• [Challenge]: Recast each line of the rows below as a Markdown table with the columns No. and Line, numbering the lines in order and leaving out blank lines.

• [Data supplied]:
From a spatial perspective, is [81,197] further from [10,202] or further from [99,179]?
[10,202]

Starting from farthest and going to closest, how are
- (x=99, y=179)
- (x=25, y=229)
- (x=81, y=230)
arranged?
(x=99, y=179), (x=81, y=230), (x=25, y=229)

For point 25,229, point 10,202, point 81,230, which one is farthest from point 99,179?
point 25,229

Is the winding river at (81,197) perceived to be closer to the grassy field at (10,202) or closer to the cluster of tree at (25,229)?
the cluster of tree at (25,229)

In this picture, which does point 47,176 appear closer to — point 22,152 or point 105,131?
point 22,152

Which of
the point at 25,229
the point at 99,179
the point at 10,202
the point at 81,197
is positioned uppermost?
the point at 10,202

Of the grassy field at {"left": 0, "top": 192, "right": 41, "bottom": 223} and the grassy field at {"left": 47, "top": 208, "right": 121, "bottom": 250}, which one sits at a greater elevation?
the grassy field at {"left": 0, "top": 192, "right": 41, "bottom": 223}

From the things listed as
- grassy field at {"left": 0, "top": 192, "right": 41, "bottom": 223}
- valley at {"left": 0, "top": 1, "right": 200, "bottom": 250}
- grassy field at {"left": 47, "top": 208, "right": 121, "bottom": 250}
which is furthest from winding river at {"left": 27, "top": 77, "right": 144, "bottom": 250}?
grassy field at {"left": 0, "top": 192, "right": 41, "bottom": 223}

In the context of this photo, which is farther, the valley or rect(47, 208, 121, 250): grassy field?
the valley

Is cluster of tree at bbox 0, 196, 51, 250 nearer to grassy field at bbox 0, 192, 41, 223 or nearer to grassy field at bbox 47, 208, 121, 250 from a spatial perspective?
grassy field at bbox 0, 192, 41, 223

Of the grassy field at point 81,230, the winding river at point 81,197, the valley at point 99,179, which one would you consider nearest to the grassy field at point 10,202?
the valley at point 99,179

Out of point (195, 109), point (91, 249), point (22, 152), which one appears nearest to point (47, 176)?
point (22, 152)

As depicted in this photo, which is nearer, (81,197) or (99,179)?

• [Finished task]:
| No. | Line |
|---|---|
| 1 | From a spatial perspective, is [81,197] further from [10,202] or further from [99,179]? |
| 2 | [10,202] |
| 3 | Starting from farthest and going to closest, how are |
| 4 | - (x=99, y=179) |
| 5 | - (x=25, y=229) |
| 6 | - (x=81, y=230) |
| 7 | arranged? |
| 8 | (x=99, y=179), (x=81, y=230), (x=25, y=229) |
| 9 | For point 25,229, point 10,202, point 81,230, which one is farthest from point 99,179? |
| 10 | point 25,229 |
| 11 | Is the winding river at (81,197) perceived to be closer to the grassy field at (10,202) or closer to the cluster of tree at (25,229)? |
| 12 | the cluster of tree at (25,229) |
| 13 | In this picture, which does point 47,176 appear closer to — point 22,152 or point 105,131? |
| 14 | point 22,152 |
| 15 | Which of |
| 16 | the point at 25,229 |
| 17 | the point at 99,179 |
| 18 | the point at 10,202 |
| 19 | the point at 81,197 |
| 20 | is positioned uppermost? |
| 21 | the point at 10,202 |
| 22 | Of the grassy field at {"left": 0, "top": 192, "right": 41, "bottom": 223} and the grassy field at {"left": 47, "top": 208, "right": 121, "bottom": 250}, which one sits at a greater elevation? |
| 23 | the grassy field at {"left": 0, "top": 192, "right": 41, "bottom": 223} |
| 24 | From the things listed as |
| 25 | - grassy field at {"left": 0, "top": 192, "right": 41, "bottom": 223} |
| 26 | - valley at {"left": 0, "top": 1, "right": 200, "bottom": 250} |
| 27 | - grassy field at {"left": 47, "top": 208, "right": 121, "bottom": 250} |
| 28 | which is furthest from winding river at {"left": 27, "top": 77, "right": 144, "bottom": 250}? |
| 29 | grassy field at {"left": 0, "top": 192, "right": 41, "bottom": 223} |
| 30 | In the context of this photo, which is farther, the valley or rect(47, 208, 121, 250): grassy field? |
| 31 | the valley |
| 32 | Is cluster of tree at bbox 0, 196, 51, 250 nearer to grassy field at bbox 0, 192, 41, 223 or nearer to grassy field at bbox 47, 208, 121, 250 from a spatial perspective? |
| 33 | grassy field at bbox 0, 192, 41, 223 |
| 34 | Of the grassy field at point 81,230, the winding river at point 81,197, the valley at point 99,179, which one would you consider nearest to the grassy field at point 10,202? |
| 35 | the valley at point 99,179 |
| 36 | Out of point (195, 109), point (91, 249), point (22, 152), which one appears nearest to point (47, 176)? |
| 37 | point (22, 152) |
| 38 | As depicted in this photo, which is nearer, (81,197) or (99,179)? |